Contar um pouco da sua história de vida é o propósito da escritora argentina Mercedes Urquiza, radicada no Brasil desde 1957, ao escrever o livro A trilha do jaguar: na alvorada de Brasília (Editora Senac). 

A obra, que trata dos primeiros mil dias de Brasília, pela primeira vez narrados por uma protagonista feminina, ilustrada por imagens da coleção particular da autora, será lançada nesta quarta-feira (30), às 19h, na Livraria Leitura do Pátio Savassi

Em 30 capítulos, a autora se fixa no papel de protagonista e mostra para as futuras gerações algumas de suas aventuras pelo Planalto Central. A história da autora se confunde com a própria história de Brasília.


Mercedes lembra como viajou de Buenos Aires até o Planalto Central por 48 dias, ao lado do marido, Hugo Maschwitz, e do cão pastor alemão Fleck. “Naquela época, Brasília nem existia no mapa do Brasil. Colocamos nossos pertences dentro de um velho Jeep, viajamos para nos juntarmos aos candangos, na construção de uma nova capital.

Ela recorda do tempo em que moraram na Cidade Livre, local em que os pioneiros iam se instalando em barracos de madeira, sem luz, água quente ou telefone. “Participamos ativamente na construção da nova capital, na qual trabalhei como corretora oficial da Novacap e revendedora de material de construção para os primeiros prédios da cidade. Em 1962, fundamos a primeira agência de viagens de Brasília, no recém-inaugurado Hotel Nacional, abraçando definitivamente o ramo do turismo, no qual seguimos até hoje, agora sob administração das minhas filhas Mercedes e Gabriela.” 
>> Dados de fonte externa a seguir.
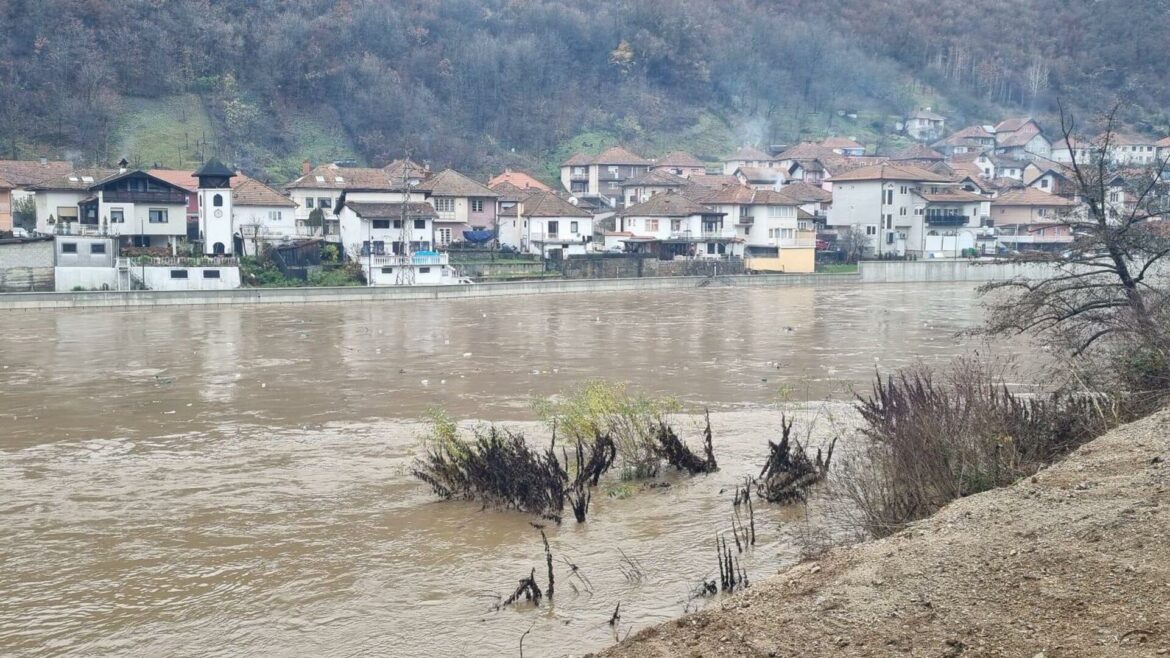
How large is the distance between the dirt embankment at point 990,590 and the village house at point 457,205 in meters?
46.1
Mercedes conta que o livro traz fotos feitas pelo marido e pertencentes à sua coleção particular. São imagens únicas da época da construção da nova capital, espalhadas pelas 250 páginas. A convite das embaixadas do Brasil na Suécia e na Argentina, a obra também foi editada em inglês e em espanhol para apresentação na Feira do Livro de Gotemburgo (2018) e na Feira Internacional do Livro de Buenos Aires (2019). 

“Para mim, o lançamento da obra em Belo Horizonte representa uma homenagem ao inesquecível fundador de Brasília, Juscelino Kubitschek, lembrado e reverenciado até os dias de hoje em todo o país como o presidente que mudou para sempre a cara do Brasil.” 
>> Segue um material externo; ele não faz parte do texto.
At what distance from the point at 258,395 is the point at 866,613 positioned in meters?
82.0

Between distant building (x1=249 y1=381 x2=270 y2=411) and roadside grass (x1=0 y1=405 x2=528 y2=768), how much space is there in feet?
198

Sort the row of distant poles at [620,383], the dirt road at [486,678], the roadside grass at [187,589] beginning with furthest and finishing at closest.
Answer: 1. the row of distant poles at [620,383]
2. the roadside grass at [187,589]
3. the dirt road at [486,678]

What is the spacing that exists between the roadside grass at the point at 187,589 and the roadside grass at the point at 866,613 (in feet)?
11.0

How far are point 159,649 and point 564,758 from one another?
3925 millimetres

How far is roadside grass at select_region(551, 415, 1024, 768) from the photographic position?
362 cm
A autora diz que escrever um livro era uma antiga vontade sua, mas que nunca chegava o momento certo. “Há cerca de uns dois anos, comecei a rabiscar algumas coisas e consegui escrever o livro. Na verdade, fui uma protagonista da construção de Brasília. Para mim, é uma situação privilegiada, pois tenho muita história para contar e sempre quis compartilhá-las não só com minha família, mas com as outras pessoas. Agora, estou participando também de exposições, sempre buscando divulgar a saga de Brasília.” 

Mercedes lembra que, em 1957, ainda não havia nada em Brasília, somente acampamentos e operários. “Na época, ainda morando em Buenos Aires e trabalhando como secretária, namorava um rapaz, com o qual me casei depois, e os dois éramos apaixonados pelo Brasil. Ele tinha um amigo cujo pai era arquiteto e morava em São Paulo. Um certo dia, ele nos mostrou um recorte de um jornal de São Paulo que anunciava a mudança da capital e que esta seria construída em um local deserto.” 

Ake Borgulund/Divulgação
Livro contém imagens da construção de Brasília pertencentes ao acervo pessoal da autora (foto: Ake Borgulund/Divulgação)
Pensando na aventura que aquilo seria, o casal decidiu participar da construção de Brasília. “Achamos aquilo fascinante, pois estávamos querendo mudar de vida, iniciar uma vida feita por nossas mãos, sem depender de tradições ou famílias. Olhamos a notícia no jornal e decidimos vir para cá. Nos casamos lá e viemos com a cara e a coragem. O nosso próprio cônsul achou aquilo muito estranho e quase não nos deu o visto, mas estávamos decididos mesmo. Deixamos a Argentina e partimos em direção ao Planalto Central.”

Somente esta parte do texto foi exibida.